Tradición y carnaval

La tradición es la costumbre y forma de expresión que vamos heredando y a su vez pasando de unas generaciones a otras. Tenemos muchas tradiciones y de todo tipo, desde las que hace siglos seguimos hasta las más novedosas que podamos imaginar.

Tenemos tradiciones como la de las uvas de fin de año, que no está claro si comenzó a final del siglo XIX o principios del XX. También tenemos en Ronda la tradicional Corrida Goyesca que se celebra todos los septiembres, aunque ésta si sabemos cuándo comenzó. Y es que una de las características de las tradiciones es que, normalmente, tienen una fecha de comienzo poco clara y no se sabe muy bien cómo y por qué empiezan, aunque sí está claro que se adueña de todo rápidamente.
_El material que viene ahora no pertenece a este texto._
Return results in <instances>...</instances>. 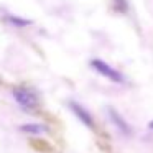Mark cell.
<instances>
[{
    "instance_id": "obj_1",
    "label": "cell",
    "mask_w": 153,
    "mask_h": 153,
    "mask_svg": "<svg viewBox=\"0 0 153 153\" xmlns=\"http://www.w3.org/2000/svg\"><path fill=\"white\" fill-rule=\"evenodd\" d=\"M91 68H92L96 73H99L100 76H104V77H107L109 81H112V82H115V84H123L125 82V77H123V74L120 73V71H117L115 68H112L110 64H107L105 61H102V59H91Z\"/></svg>"
},
{
    "instance_id": "obj_2",
    "label": "cell",
    "mask_w": 153,
    "mask_h": 153,
    "mask_svg": "<svg viewBox=\"0 0 153 153\" xmlns=\"http://www.w3.org/2000/svg\"><path fill=\"white\" fill-rule=\"evenodd\" d=\"M13 97H15L18 105L25 110H35L38 107V97L31 89H27V87H15Z\"/></svg>"
},
{
    "instance_id": "obj_3",
    "label": "cell",
    "mask_w": 153,
    "mask_h": 153,
    "mask_svg": "<svg viewBox=\"0 0 153 153\" xmlns=\"http://www.w3.org/2000/svg\"><path fill=\"white\" fill-rule=\"evenodd\" d=\"M68 105H69L71 112H73L74 115H76L77 119H79L81 122H82L84 125L87 127V128H91V130H94V128H96V123H94V119H92V115H91V114L87 112V110L84 109V107L81 105V104H77V102H73V100H71V102L68 104Z\"/></svg>"
},
{
    "instance_id": "obj_4",
    "label": "cell",
    "mask_w": 153,
    "mask_h": 153,
    "mask_svg": "<svg viewBox=\"0 0 153 153\" xmlns=\"http://www.w3.org/2000/svg\"><path fill=\"white\" fill-rule=\"evenodd\" d=\"M107 114H109V119H110V122L114 123V127H117V130H120L123 135H128V137L132 135V127L128 125V122H127L115 109L109 107V109H107Z\"/></svg>"
},
{
    "instance_id": "obj_5",
    "label": "cell",
    "mask_w": 153,
    "mask_h": 153,
    "mask_svg": "<svg viewBox=\"0 0 153 153\" xmlns=\"http://www.w3.org/2000/svg\"><path fill=\"white\" fill-rule=\"evenodd\" d=\"M20 132L30 133V135H40V133L48 132V128L41 123H23V125H20Z\"/></svg>"
},
{
    "instance_id": "obj_6",
    "label": "cell",
    "mask_w": 153,
    "mask_h": 153,
    "mask_svg": "<svg viewBox=\"0 0 153 153\" xmlns=\"http://www.w3.org/2000/svg\"><path fill=\"white\" fill-rule=\"evenodd\" d=\"M7 22H8L10 25H13L15 28H25V27H28V25L33 23L31 20H27V18L17 17V15H8V17H7Z\"/></svg>"
},
{
    "instance_id": "obj_7",
    "label": "cell",
    "mask_w": 153,
    "mask_h": 153,
    "mask_svg": "<svg viewBox=\"0 0 153 153\" xmlns=\"http://www.w3.org/2000/svg\"><path fill=\"white\" fill-rule=\"evenodd\" d=\"M114 8L120 13H125L128 5H127V0H114Z\"/></svg>"
},
{
    "instance_id": "obj_8",
    "label": "cell",
    "mask_w": 153,
    "mask_h": 153,
    "mask_svg": "<svg viewBox=\"0 0 153 153\" xmlns=\"http://www.w3.org/2000/svg\"><path fill=\"white\" fill-rule=\"evenodd\" d=\"M148 128H150V130H153V120H152V122L148 123Z\"/></svg>"
}]
</instances>
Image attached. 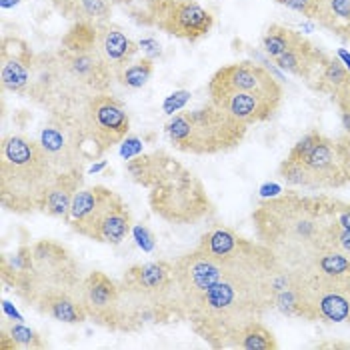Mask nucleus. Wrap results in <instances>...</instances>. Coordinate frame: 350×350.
<instances>
[{"mask_svg":"<svg viewBox=\"0 0 350 350\" xmlns=\"http://www.w3.org/2000/svg\"><path fill=\"white\" fill-rule=\"evenodd\" d=\"M302 276L308 298V321L350 323V286L326 282L304 272Z\"/></svg>","mask_w":350,"mask_h":350,"instance_id":"14","label":"nucleus"},{"mask_svg":"<svg viewBox=\"0 0 350 350\" xmlns=\"http://www.w3.org/2000/svg\"><path fill=\"white\" fill-rule=\"evenodd\" d=\"M75 232L103 244H120L133 232V215L118 194H110Z\"/></svg>","mask_w":350,"mask_h":350,"instance_id":"13","label":"nucleus"},{"mask_svg":"<svg viewBox=\"0 0 350 350\" xmlns=\"http://www.w3.org/2000/svg\"><path fill=\"white\" fill-rule=\"evenodd\" d=\"M319 77V90L334 94L336 90H340L347 82L350 81V70L338 60V58H326L321 70L314 75Z\"/></svg>","mask_w":350,"mask_h":350,"instance_id":"30","label":"nucleus"},{"mask_svg":"<svg viewBox=\"0 0 350 350\" xmlns=\"http://www.w3.org/2000/svg\"><path fill=\"white\" fill-rule=\"evenodd\" d=\"M211 90H239V92H252L272 100L282 103V86L270 75L267 68L254 62H237L222 66L215 72L208 84Z\"/></svg>","mask_w":350,"mask_h":350,"instance_id":"12","label":"nucleus"},{"mask_svg":"<svg viewBox=\"0 0 350 350\" xmlns=\"http://www.w3.org/2000/svg\"><path fill=\"white\" fill-rule=\"evenodd\" d=\"M135 239L138 246L142 248V250H146V252H150L152 248H154V234L146 228V226H142V224H136L135 228Z\"/></svg>","mask_w":350,"mask_h":350,"instance_id":"34","label":"nucleus"},{"mask_svg":"<svg viewBox=\"0 0 350 350\" xmlns=\"http://www.w3.org/2000/svg\"><path fill=\"white\" fill-rule=\"evenodd\" d=\"M260 244L246 241L244 237L234 232L232 228L216 226L213 230H208L206 234H202L198 248H202L204 252L215 256L216 260H220L224 267H228V265H234V262L243 260L246 256L254 254L260 248Z\"/></svg>","mask_w":350,"mask_h":350,"instance_id":"19","label":"nucleus"},{"mask_svg":"<svg viewBox=\"0 0 350 350\" xmlns=\"http://www.w3.org/2000/svg\"><path fill=\"white\" fill-rule=\"evenodd\" d=\"M280 260L272 250L226 267L224 278L189 314L190 326L215 349H234L244 326L270 308L269 278Z\"/></svg>","mask_w":350,"mask_h":350,"instance_id":"1","label":"nucleus"},{"mask_svg":"<svg viewBox=\"0 0 350 350\" xmlns=\"http://www.w3.org/2000/svg\"><path fill=\"white\" fill-rule=\"evenodd\" d=\"M276 347H278V342H276L274 334L260 321L244 326L243 332L237 338V345H234V349L244 350H270Z\"/></svg>","mask_w":350,"mask_h":350,"instance_id":"29","label":"nucleus"},{"mask_svg":"<svg viewBox=\"0 0 350 350\" xmlns=\"http://www.w3.org/2000/svg\"><path fill=\"white\" fill-rule=\"evenodd\" d=\"M81 286L72 254L53 241H38L32 244V267L16 293L34 308L40 298L54 293H81Z\"/></svg>","mask_w":350,"mask_h":350,"instance_id":"6","label":"nucleus"},{"mask_svg":"<svg viewBox=\"0 0 350 350\" xmlns=\"http://www.w3.org/2000/svg\"><path fill=\"white\" fill-rule=\"evenodd\" d=\"M304 274H310V276L326 280V282L350 286V254L345 250L334 248V246H324L323 250L314 256L310 267L304 270Z\"/></svg>","mask_w":350,"mask_h":350,"instance_id":"21","label":"nucleus"},{"mask_svg":"<svg viewBox=\"0 0 350 350\" xmlns=\"http://www.w3.org/2000/svg\"><path fill=\"white\" fill-rule=\"evenodd\" d=\"M258 241L269 246L280 265L304 270L328 246V196H280L262 202L254 215Z\"/></svg>","mask_w":350,"mask_h":350,"instance_id":"2","label":"nucleus"},{"mask_svg":"<svg viewBox=\"0 0 350 350\" xmlns=\"http://www.w3.org/2000/svg\"><path fill=\"white\" fill-rule=\"evenodd\" d=\"M44 340L40 334L25 324H2L0 330V349L14 350V349H42Z\"/></svg>","mask_w":350,"mask_h":350,"instance_id":"27","label":"nucleus"},{"mask_svg":"<svg viewBox=\"0 0 350 350\" xmlns=\"http://www.w3.org/2000/svg\"><path fill=\"white\" fill-rule=\"evenodd\" d=\"M112 194V190L105 187H90V189H81L70 204V211L66 215V224H70L72 230H77L81 224H84L90 216L96 213V208Z\"/></svg>","mask_w":350,"mask_h":350,"instance_id":"25","label":"nucleus"},{"mask_svg":"<svg viewBox=\"0 0 350 350\" xmlns=\"http://www.w3.org/2000/svg\"><path fill=\"white\" fill-rule=\"evenodd\" d=\"M34 56L21 38H4L0 49V82L4 90L27 94L32 82Z\"/></svg>","mask_w":350,"mask_h":350,"instance_id":"17","label":"nucleus"},{"mask_svg":"<svg viewBox=\"0 0 350 350\" xmlns=\"http://www.w3.org/2000/svg\"><path fill=\"white\" fill-rule=\"evenodd\" d=\"M150 208L162 220L172 224H190L213 213L208 194L192 172L154 187L150 192Z\"/></svg>","mask_w":350,"mask_h":350,"instance_id":"10","label":"nucleus"},{"mask_svg":"<svg viewBox=\"0 0 350 350\" xmlns=\"http://www.w3.org/2000/svg\"><path fill=\"white\" fill-rule=\"evenodd\" d=\"M190 98V92L189 90H178V92H174V94H170L168 98H166V103H164V110L168 112V114H172V112H176L178 108H183L187 103H189Z\"/></svg>","mask_w":350,"mask_h":350,"instance_id":"35","label":"nucleus"},{"mask_svg":"<svg viewBox=\"0 0 350 350\" xmlns=\"http://www.w3.org/2000/svg\"><path fill=\"white\" fill-rule=\"evenodd\" d=\"M152 72H154L152 60L150 58H142V60H136V62H129L114 77H116V81L120 82L122 86L136 90V88H142L146 82L150 81Z\"/></svg>","mask_w":350,"mask_h":350,"instance_id":"31","label":"nucleus"},{"mask_svg":"<svg viewBox=\"0 0 350 350\" xmlns=\"http://www.w3.org/2000/svg\"><path fill=\"white\" fill-rule=\"evenodd\" d=\"M278 174L291 187L312 190L340 189L349 183L336 140L321 133L302 136L280 164Z\"/></svg>","mask_w":350,"mask_h":350,"instance_id":"5","label":"nucleus"},{"mask_svg":"<svg viewBox=\"0 0 350 350\" xmlns=\"http://www.w3.org/2000/svg\"><path fill=\"white\" fill-rule=\"evenodd\" d=\"M40 314H46L64 324H81L88 321L81 300V293H54L40 298L34 306Z\"/></svg>","mask_w":350,"mask_h":350,"instance_id":"22","label":"nucleus"},{"mask_svg":"<svg viewBox=\"0 0 350 350\" xmlns=\"http://www.w3.org/2000/svg\"><path fill=\"white\" fill-rule=\"evenodd\" d=\"M36 140L58 174L84 172V135L79 116L53 114Z\"/></svg>","mask_w":350,"mask_h":350,"instance_id":"11","label":"nucleus"},{"mask_svg":"<svg viewBox=\"0 0 350 350\" xmlns=\"http://www.w3.org/2000/svg\"><path fill=\"white\" fill-rule=\"evenodd\" d=\"M138 21L190 42L204 38L215 27L213 12L196 0H146Z\"/></svg>","mask_w":350,"mask_h":350,"instance_id":"8","label":"nucleus"},{"mask_svg":"<svg viewBox=\"0 0 350 350\" xmlns=\"http://www.w3.org/2000/svg\"><path fill=\"white\" fill-rule=\"evenodd\" d=\"M126 170H129V174L133 176L135 183L150 190L154 187H161V185H166L170 180H176L180 176L190 174L189 168H185L180 162L174 161L170 154H166L162 150L131 161L126 164Z\"/></svg>","mask_w":350,"mask_h":350,"instance_id":"18","label":"nucleus"},{"mask_svg":"<svg viewBox=\"0 0 350 350\" xmlns=\"http://www.w3.org/2000/svg\"><path fill=\"white\" fill-rule=\"evenodd\" d=\"M276 2H280L284 6L297 10V12L308 16V18H314L317 12H319V8H321V2L323 0H276Z\"/></svg>","mask_w":350,"mask_h":350,"instance_id":"33","label":"nucleus"},{"mask_svg":"<svg viewBox=\"0 0 350 350\" xmlns=\"http://www.w3.org/2000/svg\"><path fill=\"white\" fill-rule=\"evenodd\" d=\"M172 269H174L176 310H178V319L183 321L189 319V314L200 304V300L226 274V267L198 246L189 254L180 256L176 262H172Z\"/></svg>","mask_w":350,"mask_h":350,"instance_id":"9","label":"nucleus"},{"mask_svg":"<svg viewBox=\"0 0 350 350\" xmlns=\"http://www.w3.org/2000/svg\"><path fill=\"white\" fill-rule=\"evenodd\" d=\"M81 300L88 319L108 330H116L118 324V302L120 286L105 272H90L82 278Z\"/></svg>","mask_w":350,"mask_h":350,"instance_id":"15","label":"nucleus"},{"mask_svg":"<svg viewBox=\"0 0 350 350\" xmlns=\"http://www.w3.org/2000/svg\"><path fill=\"white\" fill-rule=\"evenodd\" d=\"M328 216L342 228L350 230V204L342 202V200H332L328 198Z\"/></svg>","mask_w":350,"mask_h":350,"instance_id":"32","label":"nucleus"},{"mask_svg":"<svg viewBox=\"0 0 350 350\" xmlns=\"http://www.w3.org/2000/svg\"><path fill=\"white\" fill-rule=\"evenodd\" d=\"M246 129L241 120L211 103L172 116L164 131L170 144L185 154H218L239 146Z\"/></svg>","mask_w":350,"mask_h":350,"instance_id":"4","label":"nucleus"},{"mask_svg":"<svg viewBox=\"0 0 350 350\" xmlns=\"http://www.w3.org/2000/svg\"><path fill=\"white\" fill-rule=\"evenodd\" d=\"M211 103L220 110L228 112L232 118L241 120L250 126L256 122H265L278 110L280 103L252 92H239V90H211Z\"/></svg>","mask_w":350,"mask_h":350,"instance_id":"16","label":"nucleus"},{"mask_svg":"<svg viewBox=\"0 0 350 350\" xmlns=\"http://www.w3.org/2000/svg\"><path fill=\"white\" fill-rule=\"evenodd\" d=\"M138 49H144L148 54H161V44L152 38H144L138 42Z\"/></svg>","mask_w":350,"mask_h":350,"instance_id":"36","label":"nucleus"},{"mask_svg":"<svg viewBox=\"0 0 350 350\" xmlns=\"http://www.w3.org/2000/svg\"><path fill=\"white\" fill-rule=\"evenodd\" d=\"M94 51L105 60L112 75H116L138 53V42L129 38L120 28L98 25L94 28Z\"/></svg>","mask_w":350,"mask_h":350,"instance_id":"20","label":"nucleus"},{"mask_svg":"<svg viewBox=\"0 0 350 350\" xmlns=\"http://www.w3.org/2000/svg\"><path fill=\"white\" fill-rule=\"evenodd\" d=\"M82 189V172H68V174H58L54 185L49 189L40 213L54 216V218H66L75 194Z\"/></svg>","mask_w":350,"mask_h":350,"instance_id":"23","label":"nucleus"},{"mask_svg":"<svg viewBox=\"0 0 350 350\" xmlns=\"http://www.w3.org/2000/svg\"><path fill=\"white\" fill-rule=\"evenodd\" d=\"M314 21L350 42V0H323Z\"/></svg>","mask_w":350,"mask_h":350,"instance_id":"26","label":"nucleus"},{"mask_svg":"<svg viewBox=\"0 0 350 350\" xmlns=\"http://www.w3.org/2000/svg\"><path fill=\"white\" fill-rule=\"evenodd\" d=\"M302 34H298L291 28L282 27V25H272L267 30V34L262 36V49L265 53L269 54L270 58H278L282 54H286L288 51H293L298 42H302Z\"/></svg>","mask_w":350,"mask_h":350,"instance_id":"28","label":"nucleus"},{"mask_svg":"<svg viewBox=\"0 0 350 350\" xmlns=\"http://www.w3.org/2000/svg\"><path fill=\"white\" fill-rule=\"evenodd\" d=\"M56 10L77 23L86 25H107L112 14L114 0H53Z\"/></svg>","mask_w":350,"mask_h":350,"instance_id":"24","label":"nucleus"},{"mask_svg":"<svg viewBox=\"0 0 350 350\" xmlns=\"http://www.w3.org/2000/svg\"><path fill=\"white\" fill-rule=\"evenodd\" d=\"M18 2H21V0H0V6L6 10V8H12V6H16Z\"/></svg>","mask_w":350,"mask_h":350,"instance_id":"37","label":"nucleus"},{"mask_svg":"<svg viewBox=\"0 0 350 350\" xmlns=\"http://www.w3.org/2000/svg\"><path fill=\"white\" fill-rule=\"evenodd\" d=\"M84 135V157L86 161L98 159L108 148L124 140L131 131V118L118 100L107 92L94 94L79 116Z\"/></svg>","mask_w":350,"mask_h":350,"instance_id":"7","label":"nucleus"},{"mask_svg":"<svg viewBox=\"0 0 350 350\" xmlns=\"http://www.w3.org/2000/svg\"><path fill=\"white\" fill-rule=\"evenodd\" d=\"M58 178L38 140L10 135L0 144V202L6 211L28 215L40 211L49 189Z\"/></svg>","mask_w":350,"mask_h":350,"instance_id":"3","label":"nucleus"}]
</instances>
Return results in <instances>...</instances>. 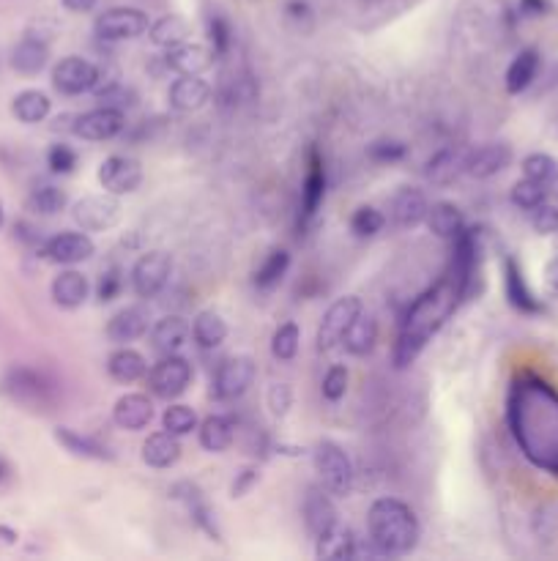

En relación al carnaval tenemos algunas tradiciones curiosas. Una de ellas es, por ejemplo, las migas populares en la plaza de los Descalzos, comenzó haciéndola un grupo pequeño de personas en torno a la peña “La Genuina” y actualmente es el pistoletazo de salida al carnaval. Y otra cosa que se va a convertir en tradición es mi columna de crítica a la fecha en que en Ronda se celebran los carnavales.

En todo el mundo se celebra la fiesta de Don Carnal el fin de semana anterior al miércoles de ceniza, en contraprestación al recato y la vigilia, los días anteriores están llenos de desmanes y fiesta, ese es el sentido del carnaval. Pero aquí no sabemos las razones que llevan a que sea tradicional celebrarlo en plena cuaresma, respuestas hay varias, pero ninguna tan convincente como para no poder decir que está fuera de fecha y reclamar, un año más, su vuelta a los días que realmente le corresponden, ni más ni menos que una semana antes, que tampoco son tantos días, vamos digo yo.